I started a free trial with Databricks and everything was running perfectly. The trial ended on the 28th April and I am assuming I was simply transferred to the normal premium paid plan. I last used my general cluster on the 2nd May. Since coming back from a weeks holiday, I am unable to restart my general compute cluster. I tried deleting this cluster and creating a new one. I was stuck in the state of "Finding instances for new nodes, acquiring new instances if necessary" and have been for nearly 2 hours.
I currently have below the required minimum quota on GCP for n2_cpus. I have 24, and have requested an increase to 50 which my google sales rep should be handling for me.

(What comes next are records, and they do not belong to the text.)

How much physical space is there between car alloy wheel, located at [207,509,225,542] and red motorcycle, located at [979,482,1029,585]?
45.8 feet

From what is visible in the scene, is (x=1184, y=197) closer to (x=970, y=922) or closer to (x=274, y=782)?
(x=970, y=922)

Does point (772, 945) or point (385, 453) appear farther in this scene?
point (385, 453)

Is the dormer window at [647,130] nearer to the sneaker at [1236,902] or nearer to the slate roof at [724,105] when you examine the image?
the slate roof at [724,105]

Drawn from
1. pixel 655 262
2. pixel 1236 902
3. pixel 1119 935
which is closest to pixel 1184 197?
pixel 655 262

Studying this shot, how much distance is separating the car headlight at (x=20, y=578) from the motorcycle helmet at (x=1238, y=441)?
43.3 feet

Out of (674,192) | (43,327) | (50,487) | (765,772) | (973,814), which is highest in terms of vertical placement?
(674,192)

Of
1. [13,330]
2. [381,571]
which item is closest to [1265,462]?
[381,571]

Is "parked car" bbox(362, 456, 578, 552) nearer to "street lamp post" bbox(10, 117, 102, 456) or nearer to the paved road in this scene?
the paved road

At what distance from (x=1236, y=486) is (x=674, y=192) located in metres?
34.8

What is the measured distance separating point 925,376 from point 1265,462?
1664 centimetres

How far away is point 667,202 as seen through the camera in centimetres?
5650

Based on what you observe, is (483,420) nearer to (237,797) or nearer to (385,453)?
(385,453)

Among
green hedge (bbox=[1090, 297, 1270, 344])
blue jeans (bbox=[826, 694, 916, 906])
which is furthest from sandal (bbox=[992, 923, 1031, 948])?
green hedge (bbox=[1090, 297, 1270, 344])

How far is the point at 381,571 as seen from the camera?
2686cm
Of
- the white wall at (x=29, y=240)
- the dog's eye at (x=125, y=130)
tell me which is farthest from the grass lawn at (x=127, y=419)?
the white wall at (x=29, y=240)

Interestingly I noticed on my GCP logs explorer, that my GKE cluster was deleted using the following request on the 7th May:
requestMetadata: { callerIp: "gce-internal-ip" callerSuppliedUserAgent: "databricks-api/1.0 Google-API-Java-Client/1.34.0 Google-HTTP-Java-Client/1.42.3 (gzip),gzip(gfe)" destinationAttributes: { } requestAttributes: { auth: {0} time: "2023-05-07T17:06:09.891630201Z" }}
With the subsequent notification in my logs:
"google.container.v1.ClusterManager.DeleteCluster"
I believe this is the reason I can no longer start or create clusters in databricks. How is it possible that this GKE was deleted? It certainly did not come from us internally. I am thinking of creating a new workspace, but I also worry the same thing will happen again causing a loss of data.
UPDATE
Upon looking closer at the logs, the deletion of the GKE was triggered by my databricks service account. This means the deletion came from databricks itself. Does anyone know why or how this might have happened? My workspace on databricks has not been deleted.
ANOTHER UPDATE
This is actually normal behaviour. Databricks deletes the GKE after 5 days of inactivity to reduce costs. Normally though, databricks will recreate the GKE when a cluster is spun up again on the databricks side. For some reason, whenever I try to start a compute cluster on databricks I get many error messages from GKE in logs explorer. Specifically the databricks service account is using this method:
"google.container.v1.ClusterManager.CreateCluster"
Yet, every time this triggers an "internal error" warning. This seems strange since I had no issues creating the GKE when I first created my Databricks workspace.